13 Luglio 2026
Trova una borsa con 7mila dollari e la consegna al Comune: il giudice stabilisce che la somma torni a lei
Estate 2022, una dipendente della linea dei vaporetti di Venezia trova una borsa abbandonata durante il proprio turno di lavoro.
Al suo interno solo alcune caramelle, pochi oggetti personali e la somma di 7mila dollari in contanti, tutti in banconote da 100 dollari.
Ligia al regolamento comunale, la donna consegna tutto immediatamente all’ufficio degli oggetti smarriti, augurandosi che il legittimo proprietario possa essere identificato e ricevere così quanto ha perso sul vaporetto.
Ma nella borsa, oltre ai soldi, non sono presenti documenti o altri elementi utili a identificare il proprietario e secondo l’articolo 929 del Codice Civile, se entro un anno il proprietario in questione non reclama quanto ritrovato, il bene passa a chi lo ha rinvenuto, in questo caso la dipendente del vaporetto.
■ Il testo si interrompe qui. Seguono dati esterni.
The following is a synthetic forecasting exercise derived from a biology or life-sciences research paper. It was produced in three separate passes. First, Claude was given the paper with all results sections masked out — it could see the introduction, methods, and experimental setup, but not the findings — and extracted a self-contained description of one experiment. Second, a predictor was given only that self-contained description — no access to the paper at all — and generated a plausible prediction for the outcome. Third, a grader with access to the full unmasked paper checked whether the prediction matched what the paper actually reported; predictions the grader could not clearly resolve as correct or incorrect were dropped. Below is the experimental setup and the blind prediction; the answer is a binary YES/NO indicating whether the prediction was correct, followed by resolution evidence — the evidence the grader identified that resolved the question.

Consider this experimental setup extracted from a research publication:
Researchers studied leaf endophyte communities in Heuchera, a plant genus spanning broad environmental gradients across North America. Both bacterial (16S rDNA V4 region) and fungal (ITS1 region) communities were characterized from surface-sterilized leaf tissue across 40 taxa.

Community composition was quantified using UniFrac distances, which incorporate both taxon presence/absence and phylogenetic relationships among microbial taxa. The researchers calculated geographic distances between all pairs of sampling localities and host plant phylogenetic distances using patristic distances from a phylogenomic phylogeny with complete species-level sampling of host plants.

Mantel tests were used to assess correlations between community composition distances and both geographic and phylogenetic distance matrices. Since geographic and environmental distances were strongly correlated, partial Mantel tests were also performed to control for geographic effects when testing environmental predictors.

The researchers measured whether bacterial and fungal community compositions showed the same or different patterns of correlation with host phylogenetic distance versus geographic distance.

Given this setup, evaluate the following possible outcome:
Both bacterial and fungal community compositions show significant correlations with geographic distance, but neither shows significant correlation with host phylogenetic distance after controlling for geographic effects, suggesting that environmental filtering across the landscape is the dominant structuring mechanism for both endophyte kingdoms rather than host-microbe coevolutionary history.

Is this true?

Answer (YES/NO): NO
Nonostante la normativa, il Comune di Venezia ha ritenuto muoversi diversamente: a suo dire infatti la dipendente avrebbe trovato la borsa con i soldi non da semplice cittadina, bensì da dipendente e durante lo svolgimento delle proprie mansioni lavorative, motivo per cui trattiene la somma nelle casse comunali.
La donna, trascorso un anno dal ritrovamento e non essendosi presentato alcun legittimo proprietario, a fronte della decisione del Comune decide di rivolgersi alla giustizia.
Nel 2024 presenta ricorso al Giudice di Pace di Venezia, che accoglie le sue richieste, emette un decreto ingiuntivo nei confronti del Comune per il pagamento dei 7mila dollari convertiti in euro, oltre agli interessi maturati.
Colpo di scena: il Comune è irremovibile e non esegue il provvedimento.
La donna torna di nuovo davanti al giudice che, confermando la propria decisione, impone al Comune la restituzione della somma.
Che abbia agito da cittadina o da lavoratrice, quei soldi spettano a lei per legge.